**EXTRAIT FOURNI:**
# SSH et transfert de Port



## huexley (5 Septembre 2002)

hello, j ai un petit problème avec SSH que j ai beau retourner dans tout les sens sans trouver de solution.. alors je réclame un petit coupde main /ubbthreads/http://forums.macg.co/vbulletin/images/smiliesold/wink.gif

en fait je suis sur un Mac version X.2, je me connecte chez moi via SSH sans pb, maintenant je souhaiterais que mon mac distant ayant pour IP : 'A' me renvoi sur le port par exemple '32' les données que lui recoit sur le 5000 (je suis dérrière un firewall et je cherche des soluces /ubbthreads/http://forums.macg.co/vbulletin/images/smiliesold/wink.gif )

donc je pensais que cela prendrais la forme :
[localhost:~] huexley% sudo ssh -R 27:xxx.xxx.xxx.xxx:5000

mais ca n'a pas l air de fonctionner.. et question idiote, comment savoir si cela fonctionne ?

merci merci


----------



## Membre supprimé 2 (6 Septembre 2002)

**DONNÉES FOURNIES:**

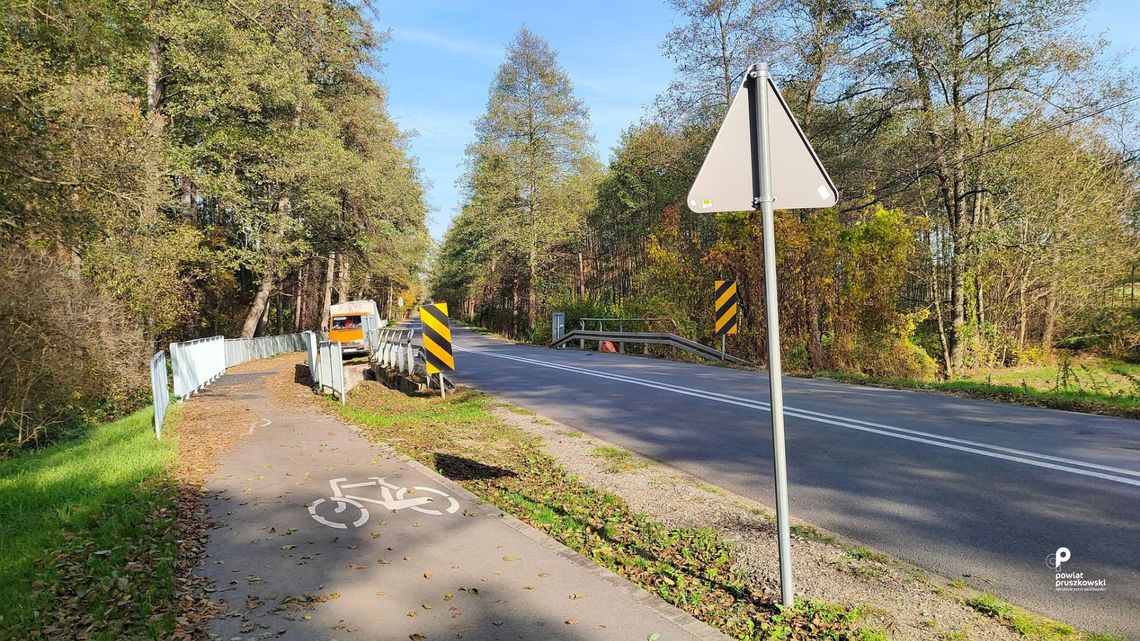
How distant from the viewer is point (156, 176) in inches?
497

**COURT EXERCICE 1:** Relevez chacun des numéros de port différents cités dans le fil de discussion sur SSH et le transfert de port.
**COURT EXERCICE 2:** Poursuivez le fil de discussion sur SSH et le transfert de port à partir de son dernier message.

**RÉPONSE 1:** 32, 5000, 27

**RÉPONSE 2:**
salut
cela fonctionne comme ca rapidement
ssh -R 81:machineB:80 machineA 

avec une telle ligne je creer une connection ssh avec la machine A (je suis sur la machine B) et j'ecoute le port 81 de cette meme machine A (distante) pour le renvoye sur le port de la machine B 

ce qui revient a mettre dispo sur la machine A port 81 le serveur web qui tourne sur la machine B (locale) (dans mon cas bien sur) . pour que ca marche rien ne doit utiliser le port 81 de la machine A avant et un service (serveur web dans mon cas) doit tourner sur le port 80 de la machine B

y a des explications dans le man ssh

si tu cherche a faire passer par ssh des trucs qui te sont interdit par ton firewall  faut pas faire comme ca mais dans l'autre  sens

exemple on te bloque l'irc et bien chez toi mais un proxy sock

apres fait un ssh -L (le -R a l'envers) en disant port exmple le port 3636 de machine est forwarder sur le port 1024 de ma machine chez moi (1024 etant le port du proxy)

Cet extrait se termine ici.